WORK ORDER 1:
Answer these from the blog posts:
(a) What piece does Paul Potts sing on Britain's Got Talent?
(b) Whose search engine did the writer use for the vanity search?
(c) How often does the Style and Substance blog update?
WORK ORDER 2:
Carry on writing the blog posts from the point where they stop.

Valleywag to PR Folks: Get Your Bad News Out Now

I think Valleywag has it right when they encourage PR firms to get bad news out this weekend. The media will be so obsessed with all things iPhone, Apple, and Steve Jobs, that anything else will be below the fold deep inside the newspaper.

Wednesday, June 27, 2007

Other Explorations of Square Dance

I did a vanity search for myself on MSN's search engine, and I was astonished to find this page on mathpuzzle. Ed mentioned my Square Dance puzzle (which won an award a few years ago at the International Puzzle Party Design Competition), and some of his readers wrote in with their tales of solving it, and of other explorations they had done with the pieces. Weird.

Friday, June 22, 2007

Paul Potts Singing Opera on Britain's Got Talent

I should warn my co-workers about sending me moving videos like this one, a regular guy who appears on Britain's Got Talent and proceeds to stun the crowd with his rendition of Nessun Dorma from Turandot. Regular guy? Crowd going wild? Emotional opera music? I have to go; I have something in my eye.

Feed Fodder: WSJ's Style & Substance

Thanks to A Way With Words for a new blog, Style and Substance (http://blogs.wsj.com/styleandsubstance/). The Wall Street Journal's Paul Martin finds style issues "in the wild" in the Journal, and dissects them. (I note that WSJ prefers "Alice Waters's" to "Alice Waters'"; I should make a decision about which of these I prefer. The former seems more correct, but the latter looks nicer.) The blog updates once a month, so put this one in your RSS reader.

Thursday, June 21, 2007

Amateur! Vs! Pro! Fight!

Prompted by the blogosphere's attacks on Andrew Keen's The Cult of the Amateur, Wired's Tony Long acknowledges the role of the amateur, but argues they have nothing on professionals. He uses journalism as an example because it's the field he knows best.


But opportunity and desire alone do not professional historians or journalists or pundits make. There's this process known as "learning your craft" and "paying your dues" that all professionals must endure. Sorry, but trolling the web and blogging from your darkened study doesn't qualify as on-the-job training.

DATASET RECORDS:

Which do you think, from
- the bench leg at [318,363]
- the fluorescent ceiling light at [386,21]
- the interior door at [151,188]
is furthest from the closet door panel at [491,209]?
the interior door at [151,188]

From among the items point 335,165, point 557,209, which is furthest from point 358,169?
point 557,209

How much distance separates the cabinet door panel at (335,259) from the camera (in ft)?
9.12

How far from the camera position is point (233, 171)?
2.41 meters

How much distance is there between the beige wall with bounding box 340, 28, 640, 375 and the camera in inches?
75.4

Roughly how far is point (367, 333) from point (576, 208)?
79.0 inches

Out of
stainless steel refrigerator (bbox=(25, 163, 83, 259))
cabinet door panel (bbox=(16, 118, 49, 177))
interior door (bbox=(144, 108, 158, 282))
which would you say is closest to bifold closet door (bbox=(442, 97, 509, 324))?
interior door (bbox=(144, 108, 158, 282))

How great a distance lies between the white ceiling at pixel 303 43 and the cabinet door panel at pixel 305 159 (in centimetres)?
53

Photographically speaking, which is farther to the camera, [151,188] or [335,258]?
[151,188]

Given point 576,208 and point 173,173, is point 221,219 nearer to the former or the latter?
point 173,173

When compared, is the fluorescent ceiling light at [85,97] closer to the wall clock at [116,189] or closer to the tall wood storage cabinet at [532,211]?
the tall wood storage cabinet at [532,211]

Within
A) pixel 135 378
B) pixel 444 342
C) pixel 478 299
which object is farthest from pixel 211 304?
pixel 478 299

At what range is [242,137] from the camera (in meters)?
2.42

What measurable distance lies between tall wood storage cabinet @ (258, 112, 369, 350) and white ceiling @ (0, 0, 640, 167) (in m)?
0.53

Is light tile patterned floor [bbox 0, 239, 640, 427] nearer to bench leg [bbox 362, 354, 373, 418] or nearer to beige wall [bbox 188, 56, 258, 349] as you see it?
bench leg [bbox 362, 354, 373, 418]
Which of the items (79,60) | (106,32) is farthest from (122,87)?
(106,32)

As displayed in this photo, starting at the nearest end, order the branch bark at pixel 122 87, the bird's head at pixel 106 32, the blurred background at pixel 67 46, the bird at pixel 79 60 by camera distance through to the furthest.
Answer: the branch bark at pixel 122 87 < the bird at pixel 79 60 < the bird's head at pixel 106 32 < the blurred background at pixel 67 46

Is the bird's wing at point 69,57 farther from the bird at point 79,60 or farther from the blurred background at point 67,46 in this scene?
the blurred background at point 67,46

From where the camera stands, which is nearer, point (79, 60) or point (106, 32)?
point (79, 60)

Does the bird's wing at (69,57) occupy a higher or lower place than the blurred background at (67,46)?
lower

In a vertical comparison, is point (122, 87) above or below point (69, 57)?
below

RESULT 1:
(a) Nessun Dorma from Turandot
(b) MSN's
(c) Once a month

RESULT 2:
Though I didn't go to journalism school, I draw a sharp line between my professional writing and my blogging, and it comes down to research. (When friends introduce me as a blogger, I'll instantly pipe up with "and a freelance writer" to connote that I'm a professonal.) For even my shortest published pieces, I talk to at least 3 or 4 sources. For my blog posts, I speak to none: I use my own knowledge, my reference library, and Wikipedia. What writing skills I possess at this point come from a concerted, two-year-long effort to improve my writing, including paying attention to what my professional editors do to my text.



His article reminds me of a joke Ann Patchett likes to tell. She was at a party, and a doctor there said, "Oh, you're a writer. I've started writing as well. I set aside Friday nights for writing." To which Patchett replied, "Really, what a coincidence. I've started doing brain surgery on Thursday nights." Opportunity and desire don't make writers, either.



I'm sure Long will get ripped by the vitriolic bloggers, but I think he has a point. Professionals aren't perfect, as he says, but they have the training to go deeper on a subject and add value, while most bloggers—and by extension the rest of the Web 2.0 crowd—don't.



Another good quote:


What about the person who is "there"? What if you're standing on the steps of the Capitol, with your cell-phone camera, when Sen. Johnny Walker, three sheets to the wind, pitches head first down the marble stairs and breaks his neck? Your grainy, low-res photo makes it onto the nightly news and the front page of The New York Times. You even lean over to hear him say, with his dying breath, "Rosebud." Are you a reporter? A photojournalist?


No, you're an eyewitness who happened to be toting a camera. The eyewitness has been around for years, far longer than the cell-phone camera or the internet. Your contribution to the resulting news story may be enormous but you're not a reporter, anymore than someone applying first aid at an accident scene is a doctor. You're a source, someone who happened to be in the right place at the right time.

Wednesday, June 20, 2007

Frodo For King!

What has Aragorn accomplished since taking the throne three years ago? I don't know either. So maybe it's time for a change in leadership.



(spotted by Melissa after she watched "The Funniest Five-Second Video on the Internet")

Nintendo And Sony Are Idiots

A new game called Manhunt 2 has generated a lot of press. The premise behind the game is simple: Run around and brutally murder people. On the Wii, you'll have an especially grisly run; you'll get to physically mimic the actions you need to kill people. It's already been banned in the UK and Ireland.



I don't want to buy this game. I really really don't. I wish it didn't exist. But upon the ESRB's announcement of the game's AO rating—Adults Only—Nintendo and Sony announced that they wouldn't let anyone buy it. By refusing to license it, they've ensured that the game won't play on their consoles.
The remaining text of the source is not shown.